監査を受ける義務があるのは、資本金が5億円以上、もしくは負債の合計金額が200億円以上の株式会社が対象です。そのため、クライアントの多くは大企業等に限られます。
税理士の独占業務
税理士の独占業務は、税務に関する以下の3つです。
(1)税務代理
税務代理とは、納税者の代わりに税務署等への申告・申請を行うことをいいます。また、納税者の代理として税務調査に立ち会うことも税務代理に当たります。
(2)税務書類の作成
納税者に代わって税務署に提出する届出書を作成・提出することも、税理士の独占業務です。
(3)税務相談
税務相談は例えば、税金の計算や納税するための手続に関する相談等が挙げられます。
税理士の独占業務のクライアント先は、主に個人事業主や中小企業、ベンチャー企業が対象です。
公認会計士と税理士の資格取得
以上でお伝えしたように公認会計士と税理士では、独占業務や対象とするクライアント先が異なることをご理解いただけたでしょうか。

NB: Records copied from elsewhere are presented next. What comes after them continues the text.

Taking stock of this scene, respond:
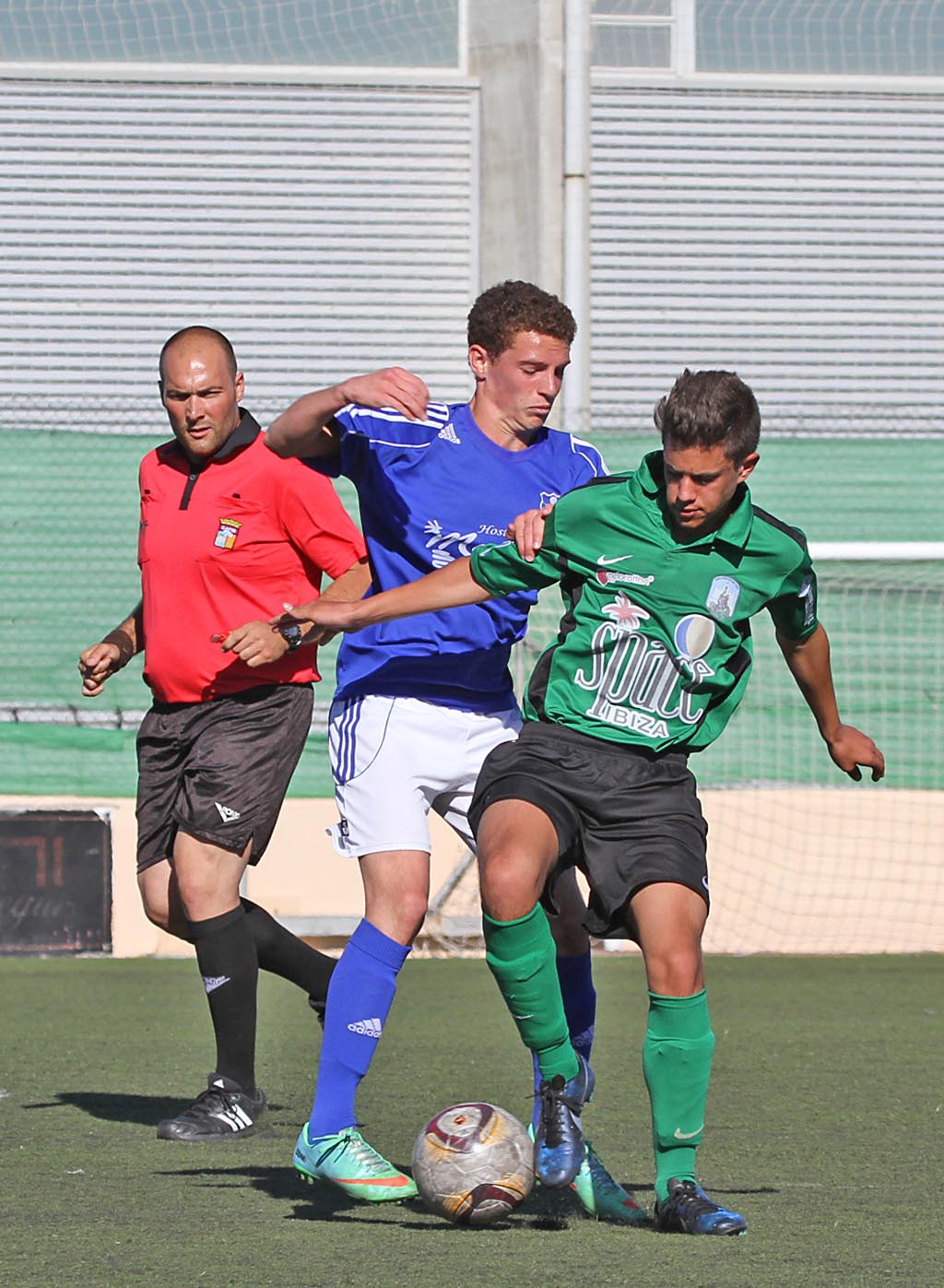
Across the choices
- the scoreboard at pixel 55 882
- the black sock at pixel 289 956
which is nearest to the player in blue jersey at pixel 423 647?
the black sock at pixel 289 956

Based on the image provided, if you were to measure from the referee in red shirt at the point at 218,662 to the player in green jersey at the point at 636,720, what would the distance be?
111cm

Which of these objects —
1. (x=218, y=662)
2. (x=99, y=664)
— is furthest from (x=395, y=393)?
(x=99, y=664)

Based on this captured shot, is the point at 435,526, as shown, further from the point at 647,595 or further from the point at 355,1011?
the point at 355,1011

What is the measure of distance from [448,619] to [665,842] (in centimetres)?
80

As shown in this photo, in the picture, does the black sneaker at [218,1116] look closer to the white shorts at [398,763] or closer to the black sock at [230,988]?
the black sock at [230,988]

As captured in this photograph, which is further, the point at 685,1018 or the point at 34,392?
the point at 34,392

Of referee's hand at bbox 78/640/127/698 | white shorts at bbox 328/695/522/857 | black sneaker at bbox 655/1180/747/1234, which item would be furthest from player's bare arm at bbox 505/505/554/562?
referee's hand at bbox 78/640/127/698

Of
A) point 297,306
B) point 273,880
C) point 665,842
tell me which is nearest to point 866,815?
point 273,880

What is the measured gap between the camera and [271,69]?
12820mm

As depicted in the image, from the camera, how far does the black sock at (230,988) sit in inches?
202

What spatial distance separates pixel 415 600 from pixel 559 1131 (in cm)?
107

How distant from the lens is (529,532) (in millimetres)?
3965

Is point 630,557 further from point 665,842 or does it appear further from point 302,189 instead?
point 302,189

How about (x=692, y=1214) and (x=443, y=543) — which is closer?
(x=692, y=1214)
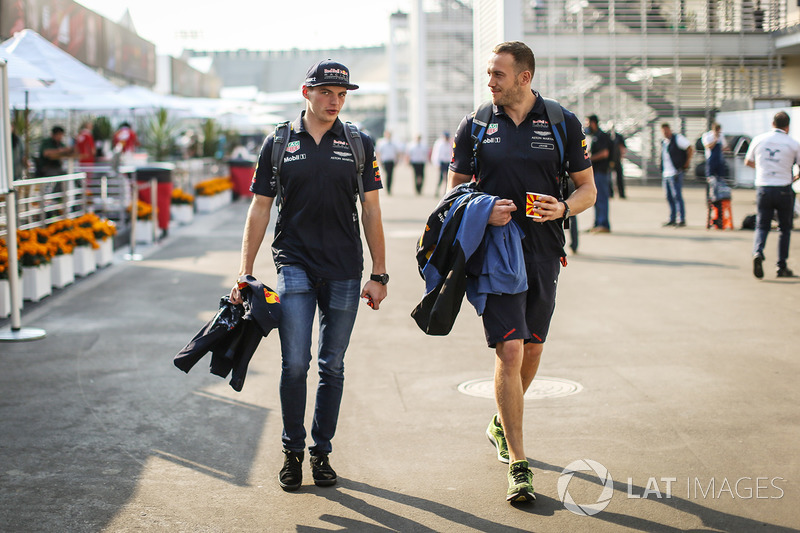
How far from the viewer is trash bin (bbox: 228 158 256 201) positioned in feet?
96.1

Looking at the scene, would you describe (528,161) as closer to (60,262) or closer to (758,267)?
(758,267)

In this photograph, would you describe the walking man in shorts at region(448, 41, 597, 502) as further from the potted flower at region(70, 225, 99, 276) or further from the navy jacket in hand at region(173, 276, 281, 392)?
the potted flower at region(70, 225, 99, 276)

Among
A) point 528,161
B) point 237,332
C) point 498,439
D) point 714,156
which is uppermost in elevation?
point 714,156

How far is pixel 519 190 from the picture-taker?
15.3 feet

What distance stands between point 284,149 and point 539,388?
282cm

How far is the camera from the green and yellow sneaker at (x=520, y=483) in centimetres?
436

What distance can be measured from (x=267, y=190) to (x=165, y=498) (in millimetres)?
1540

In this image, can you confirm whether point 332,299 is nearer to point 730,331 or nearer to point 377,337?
point 377,337

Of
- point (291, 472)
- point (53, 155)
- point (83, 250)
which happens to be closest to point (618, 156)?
point (53, 155)

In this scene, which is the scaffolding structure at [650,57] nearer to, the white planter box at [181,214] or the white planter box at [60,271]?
the white planter box at [181,214]

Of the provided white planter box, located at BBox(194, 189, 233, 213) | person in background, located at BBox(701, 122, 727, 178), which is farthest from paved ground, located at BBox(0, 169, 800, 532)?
white planter box, located at BBox(194, 189, 233, 213)

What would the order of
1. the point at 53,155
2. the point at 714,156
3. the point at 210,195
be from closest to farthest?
the point at 714,156 → the point at 53,155 → the point at 210,195

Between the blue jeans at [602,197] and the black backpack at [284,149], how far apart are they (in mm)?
11468

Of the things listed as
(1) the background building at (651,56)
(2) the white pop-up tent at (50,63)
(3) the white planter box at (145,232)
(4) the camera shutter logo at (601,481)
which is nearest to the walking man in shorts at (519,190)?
(4) the camera shutter logo at (601,481)
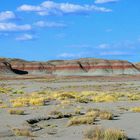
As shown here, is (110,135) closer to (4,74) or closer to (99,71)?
(4,74)

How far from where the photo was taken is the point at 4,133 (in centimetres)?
1495

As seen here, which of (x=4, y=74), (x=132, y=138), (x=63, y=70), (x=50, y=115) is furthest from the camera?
(x=63, y=70)

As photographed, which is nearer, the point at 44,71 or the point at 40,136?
the point at 40,136

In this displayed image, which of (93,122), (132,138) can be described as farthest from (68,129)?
(132,138)

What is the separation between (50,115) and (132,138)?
7267 mm

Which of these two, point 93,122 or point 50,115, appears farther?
point 50,115

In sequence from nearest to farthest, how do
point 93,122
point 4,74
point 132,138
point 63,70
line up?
point 132,138 → point 93,122 → point 4,74 → point 63,70

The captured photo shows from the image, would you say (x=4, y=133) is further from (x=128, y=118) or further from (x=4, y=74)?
(x=4, y=74)

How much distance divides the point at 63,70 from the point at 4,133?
18006cm

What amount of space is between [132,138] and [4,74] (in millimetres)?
152261

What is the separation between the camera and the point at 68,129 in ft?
52.2

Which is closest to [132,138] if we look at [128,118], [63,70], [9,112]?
[128,118]

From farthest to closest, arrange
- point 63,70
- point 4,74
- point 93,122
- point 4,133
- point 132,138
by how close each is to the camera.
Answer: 1. point 63,70
2. point 4,74
3. point 93,122
4. point 4,133
5. point 132,138

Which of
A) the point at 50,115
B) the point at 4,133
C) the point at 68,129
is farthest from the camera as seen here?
the point at 50,115
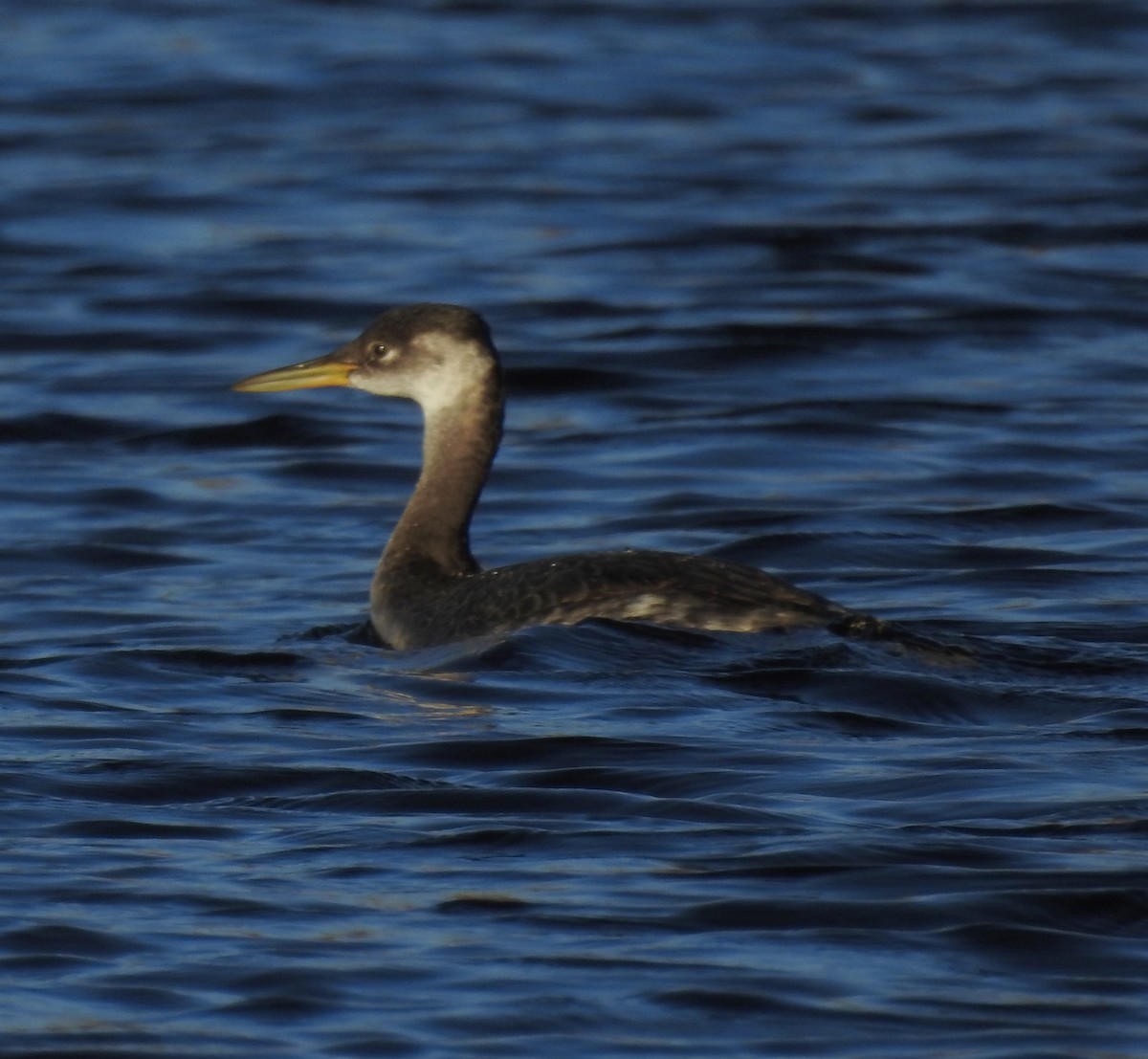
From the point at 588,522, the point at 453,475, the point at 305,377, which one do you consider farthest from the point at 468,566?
the point at 588,522

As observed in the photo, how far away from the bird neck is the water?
16.8 inches

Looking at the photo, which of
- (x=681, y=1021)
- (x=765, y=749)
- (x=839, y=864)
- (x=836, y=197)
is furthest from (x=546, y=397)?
(x=681, y=1021)

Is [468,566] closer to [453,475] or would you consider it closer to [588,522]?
[453,475]

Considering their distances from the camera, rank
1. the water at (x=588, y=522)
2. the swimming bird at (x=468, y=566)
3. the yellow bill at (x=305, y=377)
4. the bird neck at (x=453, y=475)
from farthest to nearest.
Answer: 1. the yellow bill at (x=305, y=377)
2. the bird neck at (x=453, y=475)
3. the swimming bird at (x=468, y=566)
4. the water at (x=588, y=522)

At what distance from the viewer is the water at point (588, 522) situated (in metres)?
6.13

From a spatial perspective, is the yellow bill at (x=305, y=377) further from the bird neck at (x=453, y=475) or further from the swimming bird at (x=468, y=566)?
the bird neck at (x=453, y=475)

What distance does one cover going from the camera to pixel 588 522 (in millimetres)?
11914

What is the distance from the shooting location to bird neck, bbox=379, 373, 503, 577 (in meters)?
10.3

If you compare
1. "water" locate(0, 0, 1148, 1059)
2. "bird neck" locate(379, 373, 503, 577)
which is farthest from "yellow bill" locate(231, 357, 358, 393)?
"water" locate(0, 0, 1148, 1059)

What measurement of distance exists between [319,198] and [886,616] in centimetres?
1012

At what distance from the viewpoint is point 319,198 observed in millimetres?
19422

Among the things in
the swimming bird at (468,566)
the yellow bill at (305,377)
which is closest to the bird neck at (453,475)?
the swimming bird at (468,566)

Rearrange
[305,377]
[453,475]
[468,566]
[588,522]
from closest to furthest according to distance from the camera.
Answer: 1. [468,566]
2. [453,475]
3. [305,377]
4. [588,522]

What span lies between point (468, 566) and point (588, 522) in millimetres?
1724
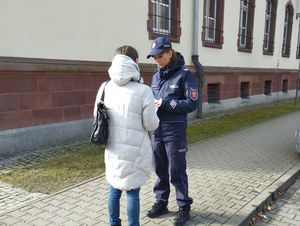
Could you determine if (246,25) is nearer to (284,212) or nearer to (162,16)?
(162,16)

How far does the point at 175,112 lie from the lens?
127 inches

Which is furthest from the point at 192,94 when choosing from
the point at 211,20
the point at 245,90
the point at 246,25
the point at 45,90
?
the point at 246,25

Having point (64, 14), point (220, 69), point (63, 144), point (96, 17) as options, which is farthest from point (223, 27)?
point (63, 144)

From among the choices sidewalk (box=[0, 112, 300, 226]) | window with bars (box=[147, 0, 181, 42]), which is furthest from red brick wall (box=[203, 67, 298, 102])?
sidewalk (box=[0, 112, 300, 226])

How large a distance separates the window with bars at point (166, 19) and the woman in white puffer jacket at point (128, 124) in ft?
20.3

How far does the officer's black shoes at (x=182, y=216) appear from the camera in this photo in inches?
134

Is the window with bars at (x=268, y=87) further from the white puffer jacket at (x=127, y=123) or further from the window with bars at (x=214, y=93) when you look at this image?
the white puffer jacket at (x=127, y=123)

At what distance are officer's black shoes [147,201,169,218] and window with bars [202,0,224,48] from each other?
8.39m

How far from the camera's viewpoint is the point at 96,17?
7.05 meters

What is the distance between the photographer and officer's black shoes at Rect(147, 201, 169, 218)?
11.8 ft

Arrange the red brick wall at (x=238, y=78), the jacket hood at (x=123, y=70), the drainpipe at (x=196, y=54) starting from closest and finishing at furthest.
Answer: the jacket hood at (x=123, y=70) < the drainpipe at (x=196, y=54) < the red brick wall at (x=238, y=78)

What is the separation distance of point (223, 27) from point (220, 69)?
1485 millimetres

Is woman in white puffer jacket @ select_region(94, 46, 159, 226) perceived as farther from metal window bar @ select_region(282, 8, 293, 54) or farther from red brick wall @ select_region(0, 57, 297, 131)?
metal window bar @ select_region(282, 8, 293, 54)

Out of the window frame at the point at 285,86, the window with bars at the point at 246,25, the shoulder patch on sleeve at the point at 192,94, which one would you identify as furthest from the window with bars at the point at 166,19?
the window frame at the point at 285,86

それに伴い資格の取得方法も異なりますので、併せてご紹介させていただきます。
公認会計士と税理士の資格を取得するためには、いくつかの条件や試験をくぐり抜けなければなりません。では具体的に、どのような条件や試験を乗り超えなければならないのでしょうか。
それぞれについてご説明させていただきます。
公認会計士資格の取得
公認会計士の資格を取得するためには、下記の3段階を踏む必要があります。
[1]公認会計士試験に合格
↓
[2]監査法人、または会計を専門的に行っている企業で2年以上の実務経験
↓
[3]修了考査(筆記試験)に合格
この3段階をクリアした後、日本公認会計士協会で登録手続を行うと公認会計士になることが出来ます。
なお、公認会計士試験の概要は次の通りです。
■公認会計士試験の受験資格
年齢・学歴問わず誰でも受験が可能です。
■公認会計士試験の受験科目
公認会計士試験は、短答式(マークシート方式)試験と、論文式試験の2ステップに分かれています。
各試験の受験科目は下記になります。
・短答式試験
必須:「財務会計論」「管理会計論」「監査論」「企業論」
・論文式試験
必須:「会計学(財務会計論・管理会計論)」「監査論」「企業論」「租税法」
選択:「経営学」「経済学」「民法」「経営学」から1科目
短答式試験は全科目の合格を、論文式試験も原則は一括合格をしなければならないことから、広範囲を一度に勉強しなければなりません。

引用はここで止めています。